The required output consists solely of the lines from the line containing "From these options" through the end of the records, copied exactly.

- **SUPPLIED MATERIAL**:
= = = =
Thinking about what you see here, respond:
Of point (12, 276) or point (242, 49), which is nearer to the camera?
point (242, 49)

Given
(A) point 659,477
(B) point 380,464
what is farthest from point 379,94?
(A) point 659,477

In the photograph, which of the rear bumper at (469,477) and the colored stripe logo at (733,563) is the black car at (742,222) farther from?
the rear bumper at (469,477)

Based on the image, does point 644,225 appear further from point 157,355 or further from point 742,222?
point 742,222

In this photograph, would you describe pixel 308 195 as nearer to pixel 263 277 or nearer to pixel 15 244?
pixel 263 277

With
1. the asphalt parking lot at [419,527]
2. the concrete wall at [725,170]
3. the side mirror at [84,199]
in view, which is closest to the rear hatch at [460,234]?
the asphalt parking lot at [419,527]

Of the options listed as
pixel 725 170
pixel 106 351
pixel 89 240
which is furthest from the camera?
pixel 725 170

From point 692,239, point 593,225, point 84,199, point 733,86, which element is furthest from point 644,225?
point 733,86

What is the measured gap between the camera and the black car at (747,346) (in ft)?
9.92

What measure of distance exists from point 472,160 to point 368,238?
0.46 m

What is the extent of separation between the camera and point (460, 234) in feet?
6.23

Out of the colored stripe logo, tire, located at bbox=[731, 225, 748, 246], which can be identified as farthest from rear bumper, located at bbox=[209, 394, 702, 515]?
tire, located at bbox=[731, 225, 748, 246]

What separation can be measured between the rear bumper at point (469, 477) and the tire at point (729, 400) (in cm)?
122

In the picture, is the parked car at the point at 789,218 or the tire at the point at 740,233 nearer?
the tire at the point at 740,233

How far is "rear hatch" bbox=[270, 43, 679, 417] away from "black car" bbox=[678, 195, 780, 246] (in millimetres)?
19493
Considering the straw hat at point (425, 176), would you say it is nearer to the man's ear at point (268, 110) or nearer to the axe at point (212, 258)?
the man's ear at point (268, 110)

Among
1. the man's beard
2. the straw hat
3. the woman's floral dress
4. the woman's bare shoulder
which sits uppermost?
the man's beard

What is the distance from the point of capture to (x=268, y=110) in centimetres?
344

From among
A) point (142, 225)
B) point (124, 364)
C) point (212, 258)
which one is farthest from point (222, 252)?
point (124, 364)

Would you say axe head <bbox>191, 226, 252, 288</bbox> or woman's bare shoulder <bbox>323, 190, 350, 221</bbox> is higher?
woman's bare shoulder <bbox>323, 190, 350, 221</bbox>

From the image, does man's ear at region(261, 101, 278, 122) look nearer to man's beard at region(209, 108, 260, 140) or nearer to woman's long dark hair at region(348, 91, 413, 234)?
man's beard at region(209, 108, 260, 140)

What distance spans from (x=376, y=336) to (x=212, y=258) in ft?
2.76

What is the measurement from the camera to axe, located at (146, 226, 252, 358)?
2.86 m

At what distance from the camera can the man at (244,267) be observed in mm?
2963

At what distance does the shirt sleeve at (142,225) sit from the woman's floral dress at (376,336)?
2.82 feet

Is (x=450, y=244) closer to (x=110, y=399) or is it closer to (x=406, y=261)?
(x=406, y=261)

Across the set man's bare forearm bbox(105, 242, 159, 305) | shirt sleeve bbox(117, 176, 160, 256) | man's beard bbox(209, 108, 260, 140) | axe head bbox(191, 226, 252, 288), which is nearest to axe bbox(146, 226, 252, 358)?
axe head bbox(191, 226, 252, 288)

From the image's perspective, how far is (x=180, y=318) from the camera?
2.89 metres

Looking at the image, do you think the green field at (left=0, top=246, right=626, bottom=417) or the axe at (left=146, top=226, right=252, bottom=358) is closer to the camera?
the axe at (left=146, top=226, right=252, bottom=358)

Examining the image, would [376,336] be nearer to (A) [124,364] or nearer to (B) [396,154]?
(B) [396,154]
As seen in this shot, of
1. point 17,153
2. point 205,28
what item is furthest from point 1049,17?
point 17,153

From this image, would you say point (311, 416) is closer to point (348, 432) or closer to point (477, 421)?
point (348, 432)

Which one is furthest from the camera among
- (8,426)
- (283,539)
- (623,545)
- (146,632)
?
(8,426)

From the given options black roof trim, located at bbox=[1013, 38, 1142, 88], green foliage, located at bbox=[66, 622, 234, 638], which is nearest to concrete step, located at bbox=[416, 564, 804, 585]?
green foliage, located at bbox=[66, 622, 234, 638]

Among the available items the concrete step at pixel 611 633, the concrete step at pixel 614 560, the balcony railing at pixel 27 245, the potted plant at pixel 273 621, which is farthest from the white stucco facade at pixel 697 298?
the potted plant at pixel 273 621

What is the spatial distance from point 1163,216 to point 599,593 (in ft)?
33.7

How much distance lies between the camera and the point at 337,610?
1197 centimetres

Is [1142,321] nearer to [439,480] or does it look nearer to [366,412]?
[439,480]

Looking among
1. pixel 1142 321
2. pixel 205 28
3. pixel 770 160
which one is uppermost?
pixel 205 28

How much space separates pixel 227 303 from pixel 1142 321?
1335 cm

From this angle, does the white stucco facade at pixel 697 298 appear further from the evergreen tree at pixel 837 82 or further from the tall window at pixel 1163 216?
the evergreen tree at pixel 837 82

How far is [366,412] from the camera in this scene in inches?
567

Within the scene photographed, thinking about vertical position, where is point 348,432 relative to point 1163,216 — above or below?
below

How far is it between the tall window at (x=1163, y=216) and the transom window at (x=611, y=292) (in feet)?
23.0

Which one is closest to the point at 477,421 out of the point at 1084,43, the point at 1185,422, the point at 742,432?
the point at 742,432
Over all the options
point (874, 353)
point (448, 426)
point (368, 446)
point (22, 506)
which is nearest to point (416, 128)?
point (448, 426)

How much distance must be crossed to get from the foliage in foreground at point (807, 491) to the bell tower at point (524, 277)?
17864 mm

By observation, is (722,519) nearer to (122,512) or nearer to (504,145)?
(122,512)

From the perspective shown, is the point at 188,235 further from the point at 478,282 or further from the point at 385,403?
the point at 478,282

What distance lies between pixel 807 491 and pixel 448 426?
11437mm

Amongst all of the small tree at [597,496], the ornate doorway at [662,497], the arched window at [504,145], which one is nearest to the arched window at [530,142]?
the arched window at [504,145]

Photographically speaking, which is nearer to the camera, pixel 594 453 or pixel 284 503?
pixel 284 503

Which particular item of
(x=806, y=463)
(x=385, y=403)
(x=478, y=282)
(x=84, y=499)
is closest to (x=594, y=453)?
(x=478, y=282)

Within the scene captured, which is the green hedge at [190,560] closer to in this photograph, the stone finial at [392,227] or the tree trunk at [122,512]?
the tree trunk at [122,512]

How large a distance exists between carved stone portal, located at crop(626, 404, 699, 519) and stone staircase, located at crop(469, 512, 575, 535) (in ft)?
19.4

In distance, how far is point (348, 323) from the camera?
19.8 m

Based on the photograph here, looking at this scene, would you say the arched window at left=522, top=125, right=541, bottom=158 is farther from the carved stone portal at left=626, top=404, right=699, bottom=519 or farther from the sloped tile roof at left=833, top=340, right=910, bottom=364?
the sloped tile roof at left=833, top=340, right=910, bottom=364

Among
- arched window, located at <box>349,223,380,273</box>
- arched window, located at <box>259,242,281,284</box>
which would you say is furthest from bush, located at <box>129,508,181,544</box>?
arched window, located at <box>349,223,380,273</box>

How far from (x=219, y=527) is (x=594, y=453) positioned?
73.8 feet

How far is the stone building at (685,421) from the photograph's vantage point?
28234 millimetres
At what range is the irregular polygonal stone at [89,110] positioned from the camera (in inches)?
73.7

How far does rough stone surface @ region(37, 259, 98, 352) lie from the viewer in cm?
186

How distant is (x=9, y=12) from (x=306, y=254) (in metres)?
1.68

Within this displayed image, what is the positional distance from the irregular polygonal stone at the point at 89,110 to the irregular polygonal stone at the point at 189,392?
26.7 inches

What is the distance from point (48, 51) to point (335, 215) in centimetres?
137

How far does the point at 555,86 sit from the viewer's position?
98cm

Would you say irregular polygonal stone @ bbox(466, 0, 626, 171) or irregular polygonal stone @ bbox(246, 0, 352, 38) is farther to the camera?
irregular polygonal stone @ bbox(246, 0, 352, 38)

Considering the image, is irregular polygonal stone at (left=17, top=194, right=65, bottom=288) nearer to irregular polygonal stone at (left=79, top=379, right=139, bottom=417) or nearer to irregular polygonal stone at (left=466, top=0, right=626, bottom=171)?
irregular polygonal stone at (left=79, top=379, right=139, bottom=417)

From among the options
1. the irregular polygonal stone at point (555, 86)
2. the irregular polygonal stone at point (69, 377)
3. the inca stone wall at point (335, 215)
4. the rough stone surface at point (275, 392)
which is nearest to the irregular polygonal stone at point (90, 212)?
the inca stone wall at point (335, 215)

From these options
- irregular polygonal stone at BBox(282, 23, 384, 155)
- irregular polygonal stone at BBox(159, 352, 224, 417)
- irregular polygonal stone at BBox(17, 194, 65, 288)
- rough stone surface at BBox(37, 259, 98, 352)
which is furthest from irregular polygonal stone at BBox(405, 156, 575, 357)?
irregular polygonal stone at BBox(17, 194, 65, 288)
= = = =
- **THE OUTPUT**:
From these options
- irregular polygonal stone at BBox(282, 23, 384, 155)
- irregular polygonal stone at BBox(159, 352, 224, 417)
- irregular polygonal stone at BBox(17, 194, 65, 288)
- rough stone surface at BBox(37, 259, 98, 352)
which is furthest from irregular polygonal stone at BBox(405, 156, 575, 357)?
irregular polygonal stone at BBox(17, 194, 65, 288)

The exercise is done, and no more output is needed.